#### Dataset entries:

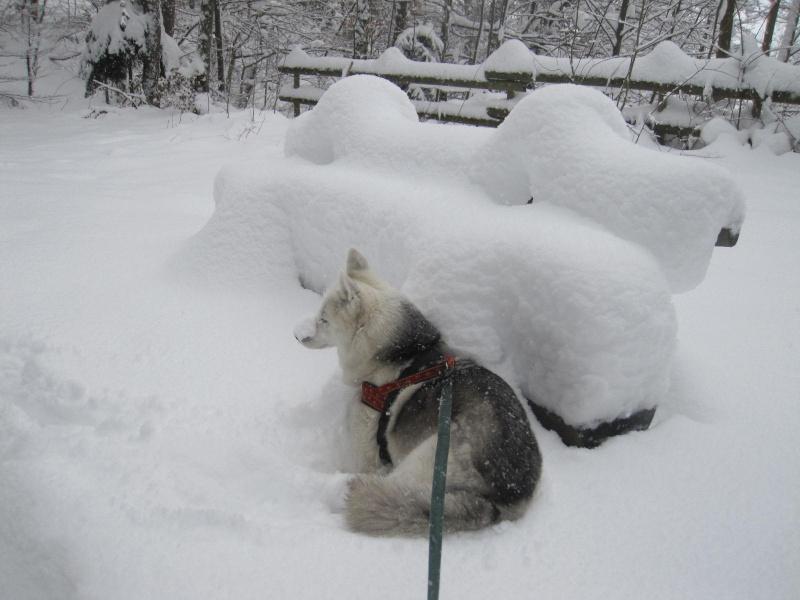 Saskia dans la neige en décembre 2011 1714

==

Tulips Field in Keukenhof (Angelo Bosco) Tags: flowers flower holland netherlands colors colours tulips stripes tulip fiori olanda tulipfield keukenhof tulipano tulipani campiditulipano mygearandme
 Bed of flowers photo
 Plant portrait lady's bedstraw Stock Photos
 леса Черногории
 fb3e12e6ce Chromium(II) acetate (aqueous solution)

---

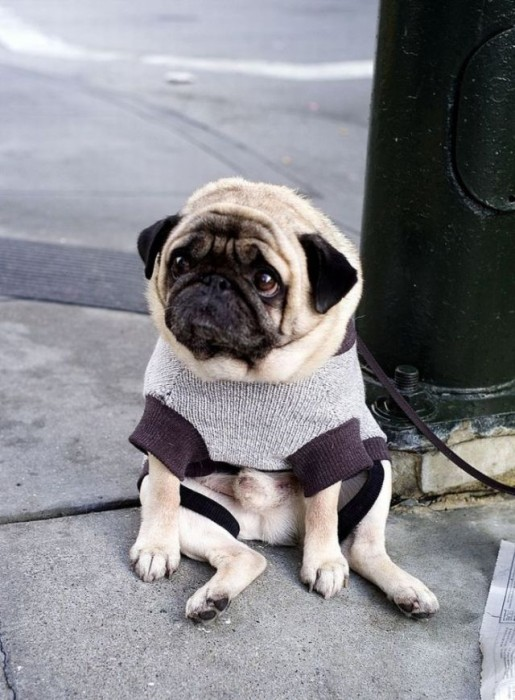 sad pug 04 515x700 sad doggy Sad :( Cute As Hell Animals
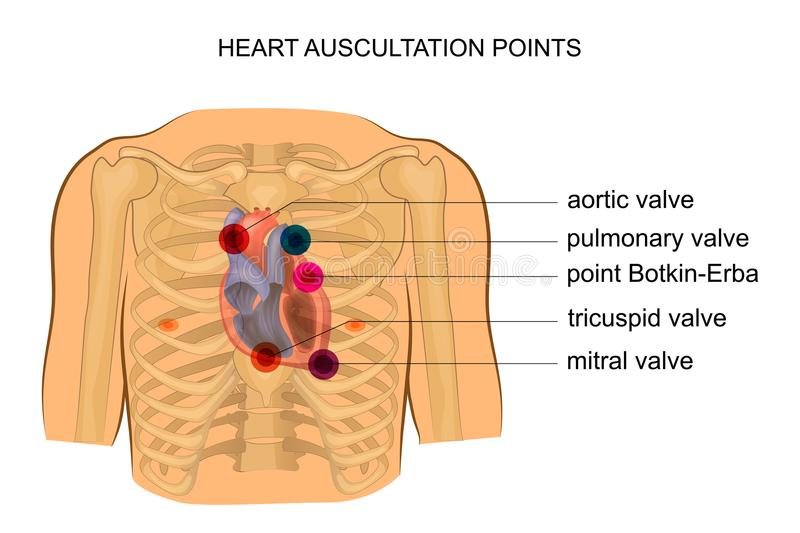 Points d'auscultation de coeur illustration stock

#### Assignment:
In the data above, find the line that contains "Tulips Field in" and the line that contains "fb3e12e6ce Chromium(II) acetate". Repeat exactly those lines and every line between them, and only those.

#### Completed task:
Tulips Field in Keukenhof (Angelo Bosco) Tags: flowers flower holland netherlands colors colours tulips stripes tulip fiori olanda tulipfield keukenhof tulipano tulipani campiditulipano mygearandme
 Bed of flowers photo
 Plant portrait lady's bedstraw Stock Photos
 леса Черногории
 fb3e12e6ce Chromium(II) acetate (aqueous solution)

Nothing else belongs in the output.